■ **Tasks**
• a. According to the text on UCSF hospital medicine education, in what year did the division launch the nation's first hospital medicine fellowship?
• b. Write out the passage of the education text between "Many faculty are" and "on sensitive subjects.", inclusive.

■ **Text for analysis**
________________________

Education

Attending at MDROur division has its hand in virtually every aspect of education at UCSF, with key leadership roles in many of them. A few examples:

Medical Student Education

Cindy Lai directs the medical student clerkships at the UCSF Medical Center. Cindy is the department liaison for an innovative student curriculum known as PISCES, designed to replace the month-by-month third-year rotations with a longitudinal clinical experience. Our medical student rotations are among the institution's most popular, and our faculty have published widely on issues in student education (such as "Postdischarge Follow-Up Visits for Medical and Pharmacy Students on an Inpatient Medicine Clerkship").

Stephanie Rennke directs the Bridges curriculum Clinical Microsystem Clerkship. It is a program that includes immersing medical students in the hospital early in their training to expose them not only to patient-centered clinical reasoning but also systems improvement, medical informatics, and population health.

Many faculty are small group coaches for Foundations of Patient Care, a doctoring course that students take in years 1-2 to learn about challenging topics such as breaking bad news to patients/families or history-taking on sensitive subjects.

The majority of faculty are involved in preclinical medical student teaching. Whether it is small group facilitation or classroom-based lectures, Hospital Medicine faculty are deeply committed to medical student education. While on the inpatient service, faculty also serve in a clinical teaching capacity for medical students.

Residency Education

One of the five Associate Program Directors for the UCSF Internal Medicine Residency Program was a hospitalist in our Division (Brad Sharpe). The entire division is committed to and intimately involved in residency education. The medicine residency includes an innovative program called Areas of Distinction in which residents focus their training in the R2 and R3 year on an area of academic interest. Unlike some academic hospitalist programs, our residency and hospitalist program are entirely synergistic — the hospitalists are widely admired by our residents, and many of our residents choose careers in hospital medicine.

The residency program has a Quality and Safety Chief Resident who works closely with our Division (as well as hospitalists at the San Francisco VA and San Francisco General Hospital) to not only enhance the residency voice in quality improvement work but also to link interested residents with quality improvement projects.

Our faculty lead a quality and safety program for interns on their procedures rotation. The program teaches the fundamentals of systems improvement using the framework from the Institute for Healthcare Improvement.

Hospitalists are widely admired by our residents (UC Wards are among the top-ranked rotations by residents), and many of our residents choose careers in hospital medicine.

Along with clinical teaching responsibilities for residents and fellows as ward attendings, our faculty lead many elective rotations and other clinical services. Mentorship opportunities for residents and fellows are offered at every level of training.

Fellowships

In 1998, we launched the nation's first hospital medicine fellowship, and we have trained a dozen fellows who have gone on to successful academic careers at UCSF and elsewhere. We offer three fellowships: a one-year hospitalist fellowship designed for future hospitalists who want additional training in quality, patient safety, medical education, basic research methods, and leadership (the Academic Hospitalist fellowship), a fellowship in Global Health-Hospital Medicine Fellowship, and Clinical Informatics Fellowship. Please see the links for more details.

________________________

■ **Provided material**
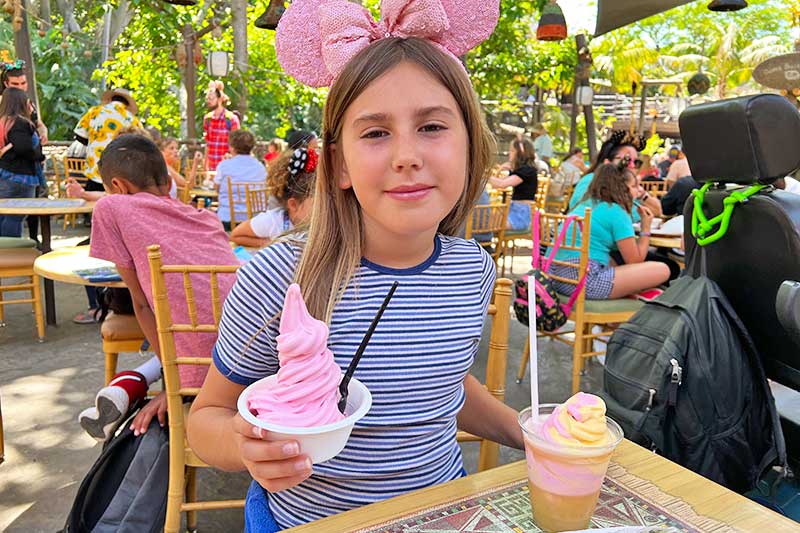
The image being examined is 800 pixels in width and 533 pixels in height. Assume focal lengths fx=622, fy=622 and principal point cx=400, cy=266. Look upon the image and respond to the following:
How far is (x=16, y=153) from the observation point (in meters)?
5.96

________________________

■ **Answers in order**
• a. 1998

• b.
Many faculty are small group coaches for Foundations of Patient Care, a doctoring course that students take in years 1-2 to learn about challenging topics such as breaking bad news to patients/families or history-taking on sensitive subjects.